### [Objective]
List every line of the entries below that contains the string "bottom", matching case exactly.
────
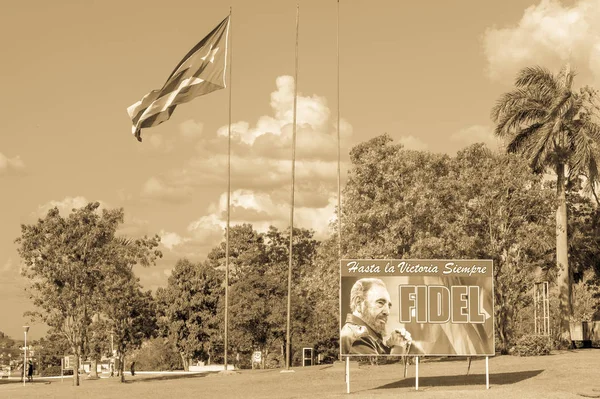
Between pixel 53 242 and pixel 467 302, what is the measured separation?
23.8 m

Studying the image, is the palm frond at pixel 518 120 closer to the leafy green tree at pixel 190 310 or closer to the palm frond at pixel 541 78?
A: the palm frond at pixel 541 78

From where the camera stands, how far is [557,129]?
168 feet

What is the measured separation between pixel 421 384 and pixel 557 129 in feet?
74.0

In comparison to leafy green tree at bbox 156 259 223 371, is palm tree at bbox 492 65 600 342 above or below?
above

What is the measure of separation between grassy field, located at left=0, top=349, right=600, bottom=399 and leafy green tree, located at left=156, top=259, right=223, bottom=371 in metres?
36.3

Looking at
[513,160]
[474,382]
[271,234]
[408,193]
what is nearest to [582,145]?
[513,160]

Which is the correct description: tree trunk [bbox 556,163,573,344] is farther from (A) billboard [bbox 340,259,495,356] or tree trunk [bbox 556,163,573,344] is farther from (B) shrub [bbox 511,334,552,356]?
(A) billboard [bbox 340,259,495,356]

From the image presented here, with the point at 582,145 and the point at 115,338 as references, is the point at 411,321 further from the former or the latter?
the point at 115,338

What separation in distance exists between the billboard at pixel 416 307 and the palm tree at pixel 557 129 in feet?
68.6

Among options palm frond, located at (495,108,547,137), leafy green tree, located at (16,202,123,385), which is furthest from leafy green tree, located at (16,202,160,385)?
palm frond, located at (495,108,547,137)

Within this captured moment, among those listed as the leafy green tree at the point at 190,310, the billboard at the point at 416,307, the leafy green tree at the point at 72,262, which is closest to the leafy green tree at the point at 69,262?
────
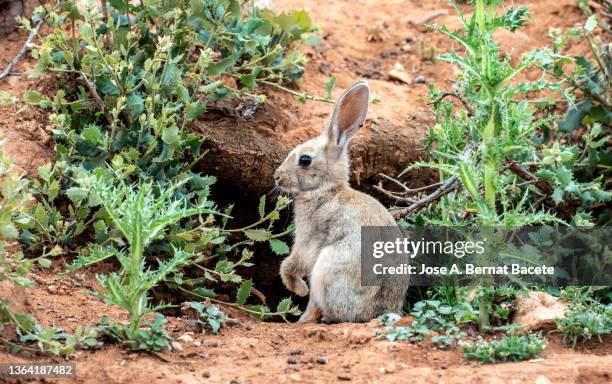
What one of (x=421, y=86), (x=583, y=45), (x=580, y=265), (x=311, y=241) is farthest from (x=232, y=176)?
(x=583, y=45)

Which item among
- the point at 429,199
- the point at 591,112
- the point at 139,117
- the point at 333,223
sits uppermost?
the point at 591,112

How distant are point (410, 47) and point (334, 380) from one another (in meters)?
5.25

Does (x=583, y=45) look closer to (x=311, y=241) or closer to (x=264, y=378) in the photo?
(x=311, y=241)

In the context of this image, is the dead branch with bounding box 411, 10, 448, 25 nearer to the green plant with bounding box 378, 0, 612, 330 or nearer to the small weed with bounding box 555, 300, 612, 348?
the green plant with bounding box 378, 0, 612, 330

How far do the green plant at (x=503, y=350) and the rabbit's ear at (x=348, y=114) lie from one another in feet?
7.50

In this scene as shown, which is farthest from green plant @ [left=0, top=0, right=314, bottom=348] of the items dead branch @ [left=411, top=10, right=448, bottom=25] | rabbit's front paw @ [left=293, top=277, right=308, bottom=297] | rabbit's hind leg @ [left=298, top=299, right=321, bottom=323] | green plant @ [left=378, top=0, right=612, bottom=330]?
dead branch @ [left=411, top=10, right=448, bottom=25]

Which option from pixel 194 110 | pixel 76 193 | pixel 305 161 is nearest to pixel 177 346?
────
### [Final answer]
What is the measure of separation between grassy field, located at left=0, top=349, right=600, bottom=399 and leafy green tree, located at left=156, top=259, right=223, bottom=371 in metres?
In this scene as shown, which is farthest from green plant @ [left=0, top=0, right=314, bottom=348] of the items dead branch @ [left=411, top=10, right=448, bottom=25] | rabbit's front paw @ [left=293, top=277, right=308, bottom=297] | rabbit's hind leg @ [left=298, top=299, right=321, bottom=323] | green plant @ [left=378, top=0, right=612, bottom=330]?
dead branch @ [left=411, top=10, right=448, bottom=25]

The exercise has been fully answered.